▶ _EXERCISE_:
Could you repeat the entries below exactly, but only from the line with "The Best Mom" through the line with "The stars of", and without any picture?

▶ _SUPPLIED RECORDS_:
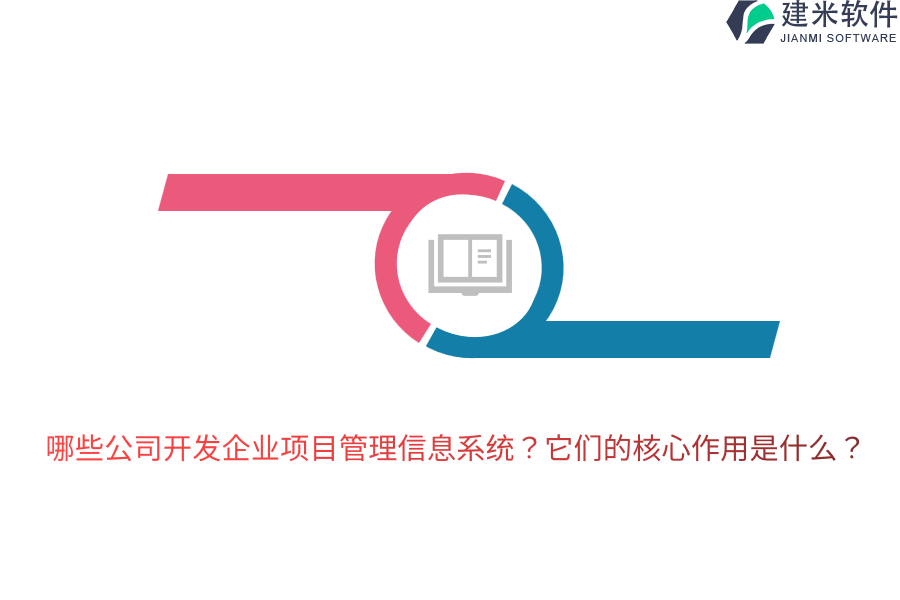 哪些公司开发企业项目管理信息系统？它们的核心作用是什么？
---
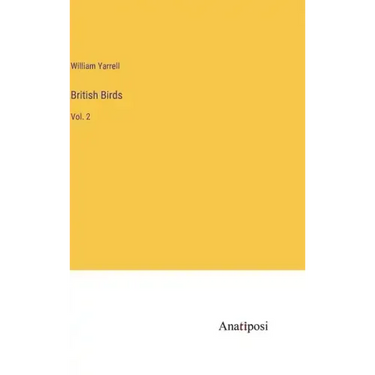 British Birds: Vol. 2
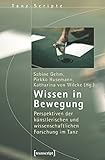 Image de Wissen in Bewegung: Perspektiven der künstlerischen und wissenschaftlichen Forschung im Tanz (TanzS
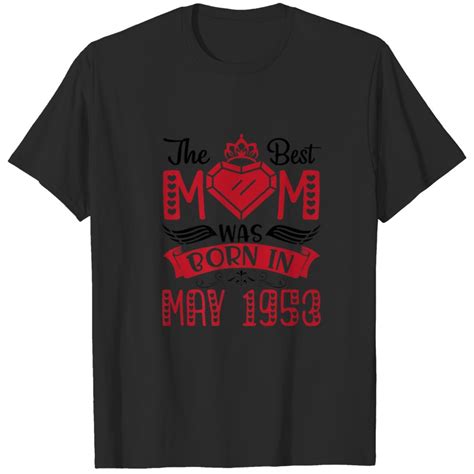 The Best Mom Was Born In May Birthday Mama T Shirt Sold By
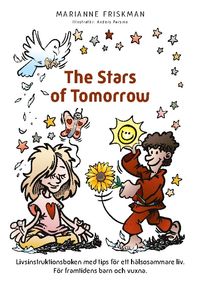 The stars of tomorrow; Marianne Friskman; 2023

▶ _RESULT OF THIS TASK_:
 The Best Mom Was Born In May Birthday Mama T Shirt Sold By
 The stars of tomorrow; Marianne Friskman; 2023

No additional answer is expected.